For decades, geologists have been puzzled by the mechanisms that give rise to the kind of volcanoes that form the so-called "ring of fire" around the Pacific Ocean. These arc volcanoes, which account for about 10 to 25 percent of all volcanoes, are produced when one of the plates that make up Earth's crust plunges beneath another plate, a process called subduction. What was unclear was what factors controlled when, how and at what depth fluids and molten rock from these subducting plates are released, giving rise to the molten magma in the Earth's mantle that would then come spewing to the surface in the form of a volcanic eruption. This process produces many of the world's major deposits of important metals, so understanding how it works could help in locating these sources. The mystery has now been solved, thanks to fieldwork, experiments and computer modelling carried out by Professor of Geology Timothy Grove of the Department of Earth, Atmospheric and Planetary Sciences (EAPS), graduate student Christy Till, and three colleagues. The results were published in the June 4 issue of Nature.
New research on infrasound from volcanic eruptions shows an unexpected connection with jet engines. Researchers at Scripps Institution of Oceanography at UC San Diego speeded up the recorded sounds from two volcanoes and uncovered a noise very similar to typical jet engines. These new research findings provide scientists with a more useful probe of the inner workings of volcanic eruptions. Infrasound is sound that is lower in frequency than 20 cycles per second, below the limit of human hearing. The study led by Robin Matoza, a graduate student at Scripps Oceanography, will be published in an upcoming issue of the journal Geophysical Research Letters, a publication of the American Geophysical Union (AGU). Matoza measured infrasonic sound from Mount St. Helens in Washington State and Tungurahua volcano in Ecuador, both of which are highly active volcanoes close to large population centres.
A 200-year-old report by a sea captain and a stunning photograph of the 2008 eruption of Mount Chaiten are helping scientists at the University of Illinois better understand strong volcanic plumes. In a paper to appear in the March 26 issue of the journal Nature, the scientists show that the spontaneous formation of a "volcanic mesocyclone" - a cyclonically rotating columnar vortex - causes the volcanic plume to rotate about its axis. The rotation, in turn, triggers a sheath of lightning and creates waterspouts or dust devils. The origins of these volcanic phenomena were previously unexplained.

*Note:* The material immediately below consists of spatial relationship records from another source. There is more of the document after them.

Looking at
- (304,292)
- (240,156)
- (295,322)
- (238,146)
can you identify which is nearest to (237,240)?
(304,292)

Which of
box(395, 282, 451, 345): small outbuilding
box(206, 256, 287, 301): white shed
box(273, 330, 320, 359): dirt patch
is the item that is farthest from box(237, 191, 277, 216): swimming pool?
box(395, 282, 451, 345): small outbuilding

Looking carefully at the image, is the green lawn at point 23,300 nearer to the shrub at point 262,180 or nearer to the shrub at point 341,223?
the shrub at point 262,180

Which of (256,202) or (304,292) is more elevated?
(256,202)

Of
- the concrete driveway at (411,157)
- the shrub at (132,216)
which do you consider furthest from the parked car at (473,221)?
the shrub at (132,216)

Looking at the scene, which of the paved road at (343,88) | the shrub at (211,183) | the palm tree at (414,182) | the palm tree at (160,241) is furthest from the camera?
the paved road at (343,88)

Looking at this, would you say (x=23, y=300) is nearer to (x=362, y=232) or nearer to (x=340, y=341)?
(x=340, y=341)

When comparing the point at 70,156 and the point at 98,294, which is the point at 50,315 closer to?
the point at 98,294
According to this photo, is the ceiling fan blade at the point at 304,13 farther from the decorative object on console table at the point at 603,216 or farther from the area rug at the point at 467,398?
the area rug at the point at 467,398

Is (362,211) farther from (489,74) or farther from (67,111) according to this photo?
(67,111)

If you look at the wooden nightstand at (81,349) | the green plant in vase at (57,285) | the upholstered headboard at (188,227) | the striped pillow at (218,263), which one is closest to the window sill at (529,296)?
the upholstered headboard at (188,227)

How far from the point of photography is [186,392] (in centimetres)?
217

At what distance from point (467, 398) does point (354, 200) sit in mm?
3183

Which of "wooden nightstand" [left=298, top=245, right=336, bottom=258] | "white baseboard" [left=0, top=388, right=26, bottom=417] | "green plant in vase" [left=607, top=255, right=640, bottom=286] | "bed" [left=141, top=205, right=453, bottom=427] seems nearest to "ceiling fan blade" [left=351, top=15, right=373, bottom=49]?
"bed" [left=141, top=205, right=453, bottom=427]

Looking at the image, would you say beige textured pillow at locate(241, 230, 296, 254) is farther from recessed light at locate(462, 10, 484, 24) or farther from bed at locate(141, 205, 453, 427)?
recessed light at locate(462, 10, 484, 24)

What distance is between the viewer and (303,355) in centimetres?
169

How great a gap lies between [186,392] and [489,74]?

Computer simulations, paleomagnetism and plate motion histories described in the journal Science reveal how hotspots, centers of erupting magma that sit atop columns of hot mantle that were once thought to remain firmly fixed in place, in fact move beneath Earth's crust. Scientists believe mantle plumes are responsible for some of the Earth's most dramatic geological features, such as the Hawaiian islands and Yellowstone National Park. Some plumes may have shallow sources, but a few, such as the one beneath Hawaii, appear to be rooted in the deepest mantle, near Earth's core. Such deep plumes have long been thought to be so immobile that the motions of continental and oceanic plates were measured against them, but University of Rochester geophysicist John Tarduno and his colleagues at Ludwig-Maximilians, Münster, and Stanford universities have combined magnetic evidence from the Pacific sea floor with computer modelling to show how the plume beneath Hawaii likely bent - its root barely moving while its top moved nearly 1,000 miles across the underside of the Pacific Ocean.